- [About this exercise]
If a line of the material contains "polyline", copy it.

- [Supplied records]
**********
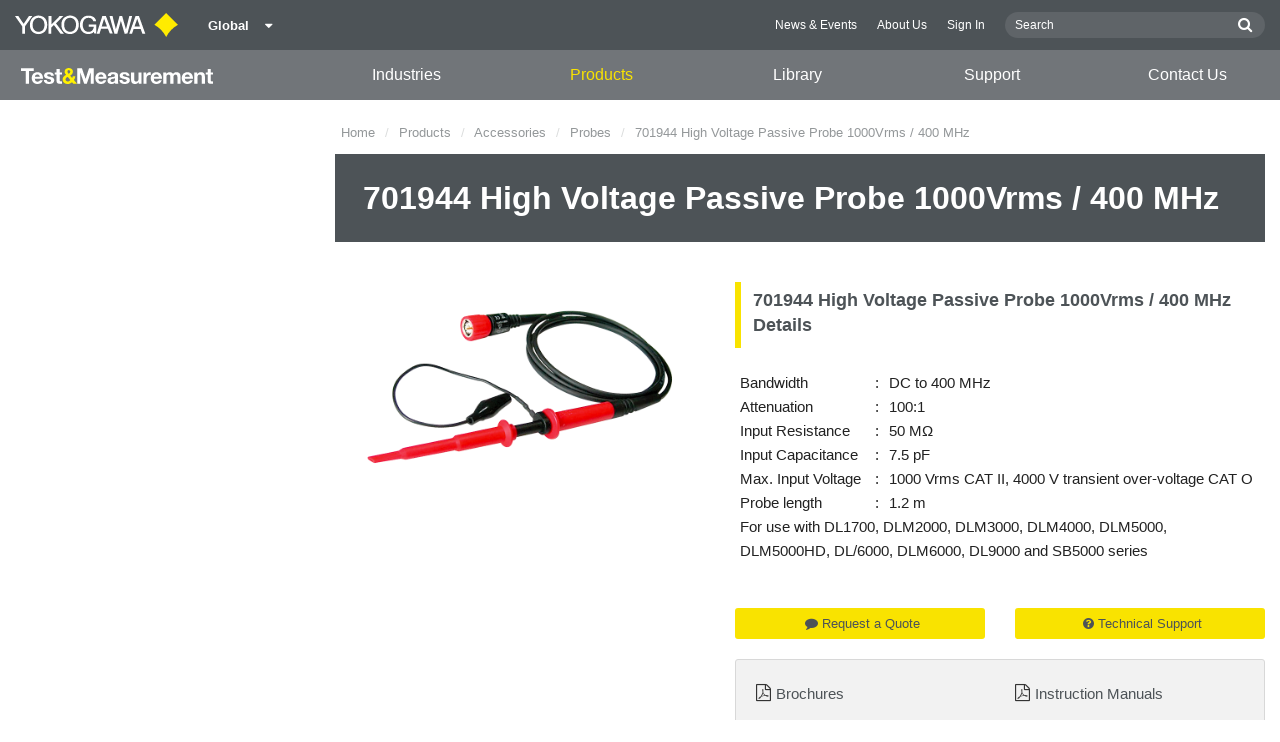

--- FILE ---
content_type: image/svg+xml
request_url: https://tmi.yokogawa.com/img/logo-tm-white-yellow.svg
body_size: 4623
content:
<?xml version="1.0" encoding="UTF-8"?>
<svg id="Background" xmlns="http://www.w3.org/2000/svg" version="1.1" viewBox="0 0 194 16">
  <!-- Generator: Adobe Illustrator 29.2.1, SVG Export Plug-In . SVG Version: 2.1.0 Build 116)  -->
  <defs>
    <style>
      .st0 {
        fill: #fff;
      }

      .st1 {
        fill: #fff100;
      }
    </style>
  </defs>
  <polygon class="st0" points="5.63 3.04 .98 3.04 .98 .17 13.7 .17 13.7 3.04 9.04 3.04 9.04 15.7 5.63 15.7 5.63 3.04"/>
  <path class="st0" d="M19.87,8.87c-.28-1.57-.96-2.39-2.46-2.39-1.96,0-2.52,1.52-2.57,2.39h5.02ZM14.85,10.83c.09,1.96,1.04,2.85,2.76,2.85,1.24,0,2.24-.76,2.43-1.46h2.72c-.87,2.65-2.72,3.78-5.26,3.78-3.54,0-5.74-2.43-5.74-5.91s2.33-5.93,5.74-5.93c3.83,0,5.67,3.22,5.46,6.67h-8.11Z"/>
  <path class="st0" d="M26.76,12.04c.02,1.35,1.15,1.89,2.37,1.89.89,0,2.02-.35,2.02-1.43,0-.93-1.28-1.26-3.5-1.74-1.78-.39-3.57-1.02-3.57-3,0-2.87,2.48-3.61,4.89-3.61s4.72.83,4.96,3.59h-2.93c-.09-1.2-1-1.52-2.11-1.52-.7,0-1.72.13-1.72,1.04,0,1.11,1.74,1.26,3.5,1.67,1.8.41,3.57,1.07,3.57,3.15,0,2.96-2.57,3.91-5.13,3.91s-5.15-.98-5.28-3.96h2.93Z"/>
  <path class="st0" d="M39.65,4.46h2.26v2.07h-2.26v5.57c0,1.04.26,1.3,1.3,1.3.33,0,.63-.02.96-.09v2.41c-.52.09-1.2.11-1.8.11-1.89,0-3.54-.43-3.54-2.67v-6.63h-1.87v-2.07h1.87V1.09h3.09v3.37Z"/>
  <path class="st1" d="M48.8,2.07c-.74,0-1.39.57-1.39,1.37,0,.98.63,1.61,1.22,2.33.87-.57,1.59-1.09,1.59-2.22,0-.8-.65-1.48-1.41-1.48M47.72,8.85c-1.09.48-2.17,1.3-2.17,2.57,0,1.13,1.04,2.04,2.22,2.04,1.11,0,1.89-.57,2.61-1.37l-2.65-3.24ZM52,14.15c-1.24,1.22-2.61,1.85-4.37,1.85-2.8,0-5.02-1.72-5.02-4.65,0-2.17,1.65-3.65,3.48-4.5-.83-1.02-1.48-1.96-1.48-3.3,0-2.15,1.98-3.54,4.04-3.54,2.35,0,4.26,1.26,4.26,3.72,0,1.8-1.2,3.04-2.76,3.87l2,2.46c.3-.57.48-1.22.57-1.85h2.67c-.15,1.39-.63,2.74-1.5,3.83l3.15,3.67h-3.78l-1.26-1.54Z"/>
  <polygon class="st0" points="57.13 .17 61.93 .17 65.57 10.85 65.61 10.85 69.04 .17 73.85 .17 73.85 15.7 70.65 15.7 70.65 4.7 70.61 4.7 66.8 15.7 64.17 15.7 60.37 4.8 60.33 4.8 60.33 15.7 57.13 15.7 57.13 .17"/>
  <path class="st0" d="M83.43,8.87c-.28-1.57-.96-2.39-2.46-2.39-1.96,0-2.52,1.52-2.57,2.39h5.02ZM78.41,10.83c.09,1.96,1.04,2.85,2.76,2.85,1.24,0,2.24-.76,2.43-1.46h2.72c-.87,2.65-2.72,3.78-5.26,3.78-3.54,0-5.74-2.43-5.74-5.91s2.33-5.93,5.74-5.93c3.83,0,5.67,3.22,5.46,6.67h-8.11Z"/>
  <path class="st0" d="M94.93,10.2c-.52.46-1.61.48-2.57.65-.96.2-1.83.52-1.83,1.65s.89,1.43,1.89,1.43c2.41,0,2.5-1.91,2.5-2.59v-1.15ZM87.8,7.91c.17-2.89,2.76-3.76,5.28-3.76,2.24,0,4.93.5,4.93,3.2v5.85c0,1.02.11,2.04.39,2.5h-3.13c-.11-.35-.2-.72-.22-1.09-.98,1.02-2.41,1.39-3.78,1.39-2.13,0-3.83-1.07-3.83-3.37,0-2.54,1.91-3.15,3.83-3.41,1.89-.28,3.65-.22,3.65-1.48,0-1.33-.91-1.52-2-1.52-1.17,0-1.94.48-2.04,1.7h-3.09Z"/>
  <path class="st0" d="M102.39,12.04c.02,1.35,1.15,1.89,2.37,1.89.89,0,2.02-.35,2.02-1.43,0-.93-1.28-1.26-3.5-1.74-1.78-.39-3.57-1.02-3.57-3,0-2.87,2.48-3.61,4.89-3.61s4.72.83,4.96,3.59h-2.93c-.09-1.2-1-1.52-2.11-1.52-.7,0-1.72.13-1.72,1.04,0,1.11,1.74,1.26,3.5,1.67,1.8.41,3.57,1.07,3.57,3.15,0,2.96-2.57,3.91-5.13,3.91s-5.15-.98-5.28-3.96h2.93Z"/>
  <path class="st0" d="M121.59,15.7h-2.93v-1.57h-.07c-.78,1.26-2.13,1.87-3.43,1.87-3.28,0-4.11-1.85-4.11-4.63v-6.91h3.09v6.35c0,1.85.54,2.76,1.98,2.76,1.67,0,2.39-.93,2.39-3.22v-5.89h3.09v11.24Z"/>
  <path class="st0" d="M123.41,4.46h2.93v2.09h.04c.57-1.41,2.09-2.39,3.59-2.39.22,0,.48.04.67.11v2.87c-.28-.07-.74-.11-1.11-.11-2.26,0-3.04,1.63-3.04,3.61v5.06h-3.09V4.46Z"/>
  <path class="st0" d="M138.85,8.87c-.28-1.57-.96-2.39-2.46-2.39-1.96,0-2.52,1.52-2.57,2.39h5.02ZM133.83,10.83c.09,1.96,1.04,2.85,2.76,2.85,1.24,0,2.24-.76,2.43-1.46h2.72c-.87,2.65-2.72,3.78-5.26,3.78-3.54,0-5.74-2.43-5.74-5.91s2.33-5.93,5.74-5.93c3.83,0,5.67,3.22,5.46,6.67h-8.11Z"/>
  <path class="st0" d="M143.33,4.46h2.91v1.52h.04c.8-1.15,1.98-1.83,3.43-1.83s2.67.52,3.28,1.87c.65-.98,1.83-1.87,3.39-1.87,2.39,0,4.11,1.11,4.11,4.02v7.52h-3.09v-6.37c0-1.5-.13-2.74-1.89-2.74s-2.07,1.43-2.07,2.85v6.26h-3.09v-6.3c0-1.3.09-2.8-1.87-2.8-.61,0-2.09.39-2.09,2.59v6.52h-3.09V4.46Z"/>
  <path class="st0" d="M169.87,8.87c-.28-1.57-.96-2.39-2.46-2.39-1.96,0-2.52,1.52-2.57,2.39h5.02ZM164.85,10.83c.09,1.96,1.04,2.85,2.76,2.85,1.24,0,2.24-.76,2.43-1.46h2.72c-.87,2.65-2.72,3.78-5.26,3.78-3.54,0-5.74-2.43-5.74-5.91s2.33-5.93,5.74-5.93c3.83,0,5.67,3.22,5.46,6.67h-8.11Z"/>
  <path class="st0" d="M174.37,4.46h2.93v1.57h.07c.78-1.26,2.13-1.87,3.43-1.87,3.28,0,4.11,1.85,4.11,4.63v6.91h-3.09v-6.35c0-1.85-.54-2.76-1.98-2.76-1.67,0-2.39.93-2.39,3.22v5.89h-3.09V4.46Z"/>
  <path class="st0" d="M190.76,4.46h2.26v2.07h-2.26v5.57c0,1.04.26,1.3,1.3,1.3.33,0,.63-.02.96-.09v2.41c-.52.09-1.2.11-1.8.11-1.89,0-3.54-.43-3.54-2.67v-6.63h-1.87v-2.07h1.87V1.09h3.09v3.37Z"/>
</svg>

--- FILE ---
content_type: image/svg+xml
request_url: https://tmi.yokogawa.com/img/logo-tm.svg
body_size: 2318
content:
<?xml version="1.0" encoding="UTF-8"?>
<svg id="Background" xmlns="http://www.w3.org/2000/svg" version="1.1" viewBox="0 0 173 82">
  <!-- Generator: Adobe Illustrator 29.2.1, SVG Export Plug-In . SVG Version: 2.1.0 Build 116)  -->
  <defs>
    <style>
      .st0 {
        fill: #ffeb00;
      }

      .st1 {
        fill: #fff;
      }

      .st2 {
        fill: #4d5357;
      }
    </style>
  </defs>
  <rect class="st2" width="173" height="82"/>
  <g>
    <path class="st0" d="M156.18,53.01c2.71-5.29,6.65-9.34,11.82-12.21,0,.01-11.81-11.81-11.81-11.82-5.91,5.93-9.4,9.38-11.82,11.82,0,0,.02.01,0,0,5,2.73,8.89,6.68,11.81,12.21"/>
    <polyline class="st1" points="14.98 49.66 12.31 49.66 12.31 42.45 5 32.09 8.39 32.09 13.63 39.86 18.9 32.1 22.26 32.1 14.98 42.39 14.98 49.66"/>
    <path class="st1" d="M28.66,47.81c-2.6,0-6.07-1.52-6.07-6.99,0-5,3.3-6.98,5.9-6.98,2.37,0,6,1.55,6,7.21s-4,6.76-5.84,6.76M28.48,31.57c-1.33,0-8.6.59-8.6,9.45,0,8.35,7.29,9.11,8.69,9.12,1.47.01,8.66-.85,8.66-9.34,0-8.06-6.48-9.22-8.75-9.22Z"/>
    <polyline class="st1" points="41.22 49.65 38.55 49.65 38.55 32.08 41.38 32.09 41.38 40.41 49.66 32.09 53.3 32.09 45.99 39.42 53.88 49.65 50.45 49.66 43.94 41.05 41.22 43.63 41.22 49.65"/>
    <path class="st1" d="M60.21,47.79c-2.54,0-6.04-1.36-6.04-6.98s3.51-6.98,5.98-6.98c3.1,0,5.86,2.29,5.86,6.86,0,5.91-3.75,7.09-5.8,7.09M60.23,31.52c-2.54.09-8.85,1.38-8.85,9.16,0,8.57,6.83,9.43,8.93,9.42,2.35-.01,8.49-1.65,8.53-9.36.03-9.22-8.71-9.22-8.6-9.23Z"/>
    <path class="st1" d="M78.73,40.41h7.62s-.02,9.16-.02,9.16h-2.11l-.31-1.7c-1.65,1.61-3.29,2.17-5.96,2.16-3.84,0-8.03-3.06-8.03-9.31,0-4.25,2.7-9.11,8.34-9.08,2.99,0,7.14,1,7.86,5.62h-2.77c-.35-1.16-1.34-3.43-4.86-3.43-2.88,0-5.73,1.76-5.73,7.1,0,5.06,3.17,6.93,5.59,6.93s4.62-.8,5.52-5.03h-5.12v-2.42"/>
    <path class="st1" d="M91.72,42.52l2.39-7.88.51,1.41,2.4,6.47h-5.3M95.9,32.12h-3.61s-5.62,17.53-5.62,17.53h2.88l1.49-4.86h6.87s1.93,4.82,1.93,4.82l2.95-.03-6.9-17.47Z"/>
    <path class="st1" d="M99.56,32.09h3c2.36,9.54,2.82,11.21,3.35,13.07.41-1.76,1.27-4.06,3.58-13.07h2.72c2.74,9.72,3.15,11.22,3.75,13.18.41-1.63.99-3.57,3.33-13.18h2.84l-4.71,17.52-2.81.04c-2.28-7.78-2.56-8.72-3.72-12.82-.95,3.26-1.13,4.11-3.57,12.8h-2.89l-4.87-17.54"/>
    <path class="st1" d="M124.51,42.6l2.7-7.78v-.04s2.72,7.82,2.72,7.82h-5.42M128.97,32.07h-3.46l-6.21,17.56h2.77l1.6-4.69h6.98s1.7,4.69,1.7,4.69h2.91s-6.29-17.55-6.29-17.55Z"/>
  </g>
</svg>

--- FILE ---
content_type: text/javascript
request_url: https://tmi.yokogawa.com/js/old/partials/sidenav-a5fb71e204.js
body_size: 12
content:
"use strict";$(function(){$('<div class="sticky-stopper"></div>').insertAfter(".main"),$(".sidenav-wrapper").sticky({offset:20,stopper:".sticky-stopper"})});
**********
- [Response area]
    <polyline class="st1" points="14.98 49.66 12.31 49.66 12.31 42.45 5 32.09 8.39 32.09 13.63 39.86 18.9 32.1 22.26 32.1 14.98 42.39 14.98 49.66"/>
    <polyline class="st1" points="41.22 49.65 38.55 49.65 38.55 32.08 41.38 32.09 41.38 40.41 49.66 32.09 53.3 32.09 45.99 39.42 53.88 49.65 50.45 49.66 43.94 41.05 41.22 43.63 41.22 49.65"/>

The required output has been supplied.